Dermain Shakespeare, Kelly-Ann Wright, Sherine Leslie, Shanna-Kay Simmonds-Johnson and Sherika Stewart, all cashiers employed to TAJ at the time of their arrests in 2017, walked free from the Kingston and St Andrew Parish Court after a judge dismissed the case for want of prosecution.

Want of prosecution is a legal term used when a case is dismissed because it was delayed for various reasons over an unreasonable amount of time.

The women are now contemplating a lawsuit against the State seeking compensation for breach of several constitutional rights, including the right to a fair trial within a reasonable time, according to an attorney in the case.

Althea Freeman, the attorney for Wright, said dismissing the case was the best outcome, “given the nature and the history of the matter”.

“It’s only fair that justice is balanced. It must be fair to both the accused person and the victims. It cannot be continuously skewed towards allowing the prosecution to be nonchalant,” she told The Gleaner yesterday.

Attorneys from the Major Organised Crime and Anti-Corruption Agency (MOCA) were prosecuting the case on a fiat from the Director of Public Prosecutions (DPP), court records show.

They were not present in court yesterday and as a result, attorneys for the five women asked the presiding judge to dismiss the charges for want of prosecution, citing the nine-year delay in the case.

A court clerk, instead, requested another adjournment.

The presiding judge denied the request by the court clerk, noting that the women’s lives have been impacted by the nine-year wait and expressed the view that prosecuting attorneys were not ready to proceed with the case.

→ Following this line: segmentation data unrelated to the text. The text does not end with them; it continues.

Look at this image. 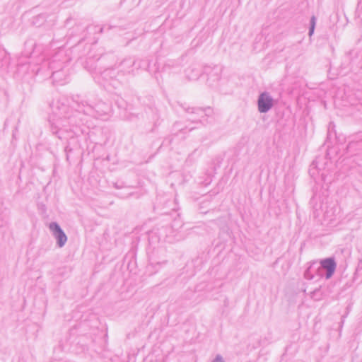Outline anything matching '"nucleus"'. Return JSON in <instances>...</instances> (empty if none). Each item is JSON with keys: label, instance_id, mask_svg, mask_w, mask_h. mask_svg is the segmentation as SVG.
<instances>
[{"label": "nucleus", "instance_id": "f257e3e1", "mask_svg": "<svg viewBox=\"0 0 362 362\" xmlns=\"http://www.w3.org/2000/svg\"><path fill=\"white\" fill-rule=\"evenodd\" d=\"M272 106V100L267 94L262 93L258 100V108L261 112L268 111Z\"/></svg>", "mask_w": 362, "mask_h": 362}, {"label": "nucleus", "instance_id": "f03ea898", "mask_svg": "<svg viewBox=\"0 0 362 362\" xmlns=\"http://www.w3.org/2000/svg\"><path fill=\"white\" fill-rule=\"evenodd\" d=\"M50 228L55 232V235L58 239L59 244L60 246H62L66 241V236L65 234L61 230L59 226L56 223L51 224Z\"/></svg>", "mask_w": 362, "mask_h": 362}, {"label": "nucleus", "instance_id": "7ed1b4c3", "mask_svg": "<svg viewBox=\"0 0 362 362\" xmlns=\"http://www.w3.org/2000/svg\"><path fill=\"white\" fill-rule=\"evenodd\" d=\"M322 264L324 268L327 269V278H329L334 272L335 263L332 259H327L322 262Z\"/></svg>", "mask_w": 362, "mask_h": 362}, {"label": "nucleus", "instance_id": "20e7f679", "mask_svg": "<svg viewBox=\"0 0 362 362\" xmlns=\"http://www.w3.org/2000/svg\"><path fill=\"white\" fill-rule=\"evenodd\" d=\"M313 26H314V25H313ZM313 29H314V27H312V30H311V32H313Z\"/></svg>", "mask_w": 362, "mask_h": 362}]
</instances>
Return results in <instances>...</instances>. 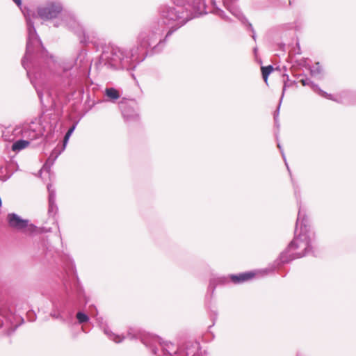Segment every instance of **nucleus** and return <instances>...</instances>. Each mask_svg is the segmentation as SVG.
Instances as JSON below:
<instances>
[{
    "instance_id": "1",
    "label": "nucleus",
    "mask_w": 356,
    "mask_h": 356,
    "mask_svg": "<svg viewBox=\"0 0 356 356\" xmlns=\"http://www.w3.org/2000/svg\"><path fill=\"white\" fill-rule=\"evenodd\" d=\"M44 52V54H39L28 61V69L31 70L29 79L41 102L43 93L37 86V80L43 81L52 78L58 95L74 92L81 87L89 68L85 49L79 48L73 63L63 66L56 62L54 56H49L46 49Z\"/></svg>"
},
{
    "instance_id": "2",
    "label": "nucleus",
    "mask_w": 356,
    "mask_h": 356,
    "mask_svg": "<svg viewBox=\"0 0 356 356\" xmlns=\"http://www.w3.org/2000/svg\"><path fill=\"white\" fill-rule=\"evenodd\" d=\"M103 331L109 339L117 343H121L125 339H140L155 356H207L206 352L201 350L200 344L196 341H186L182 346L177 348L171 342H164L158 336L143 334L135 328H129L126 336L113 333L108 326H104Z\"/></svg>"
},
{
    "instance_id": "3",
    "label": "nucleus",
    "mask_w": 356,
    "mask_h": 356,
    "mask_svg": "<svg viewBox=\"0 0 356 356\" xmlns=\"http://www.w3.org/2000/svg\"><path fill=\"white\" fill-rule=\"evenodd\" d=\"M293 188L299 208L296 223L295 236L275 261L277 266L309 254L314 255L315 233L312 229L309 220L302 208L300 200V189L293 181Z\"/></svg>"
},
{
    "instance_id": "4",
    "label": "nucleus",
    "mask_w": 356,
    "mask_h": 356,
    "mask_svg": "<svg viewBox=\"0 0 356 356\" xmlns=\"http://www.w3.org/2000/svg\"><path fill=\"white\" fill-rule=\"evenodd\" d=\"M63 10V5L60 1L51 0L39 6L37 8L36 14L34 13L31 14L29 10L22 11L26 22L28 36L25 55L22 59V65L26 70L28 77H30L31 74V70L28 69V61L39 54H44L45 53V49L37 34L32 18L38 17L43 21L52 20L57 19Z\"/></svg>"
},
{
    "instance_id": "5",
    "label": "nucleus",
    "mask_w": 356,
    "mask_h": 356,
    "mask_svg": "<svg viewBox=\"0 0 356 356\" xmlns=\"http://www.w3.org/2000/svg\"><path fill=\"white\" fill-rule=\"evenodd\" d=\"M176 7L162 6L160 8V20L164 28L174 30V32L193 18L207 13L204 0H172Z\"/></svg>"
},
{
    "instance_id": "6",
    "label": "nucleus",
    "mask_w": 356,
    "mask_h": 356,
    "mask_svg": "<svg viewBox=\"0 0 356 356\" xmlns=\"http://www.w3.org/2000/svg\"><path fill=\"white\" fill-rule=\"evenodd\" d=\"M161 23L151 24L140 31L136 38V45L131 47L140 63L143 62L149 55L161 52L166 45L168 38L174 33V30H168L165 36L161 38L164 28Z\"/></svg>"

All five were arrested in January 2017 during a raid at TAJ’s Cross Roads, St Andrew offices, which was conducted by MOCA, with assistance from the Revenue Protection Division and the Financial Investigations Division.

The law-enforcement agencies indicated at the time that the Government had lost millions of dollars through a fraudulent scheme uncovered there.

Days later, Shakespeare, Wright, Leslie Simmonds-Johnson and Stewart were charged with several crimes, including conspiracy to defraud, forgery, falsification of records, and larceny as a servant.

Court records show that case management hearings caused more than a dozen adjournments before it was set for trial on September 24, 2019.

However, the trial did not commence until October 19, 2021 after additional adjournments.

According to the records, up to February last year – more than three years after the trial started – only one witness had given evidence, and there were another 30 adjournments.

Shakespeare was represented by attorneys Christopher Townsend and Chadwick Berry; Leslie was represented by Obika Gordon; Simmonds-Johnson was represented by Kymberli Whittaker; and Stewart was represented by Orville Morgan.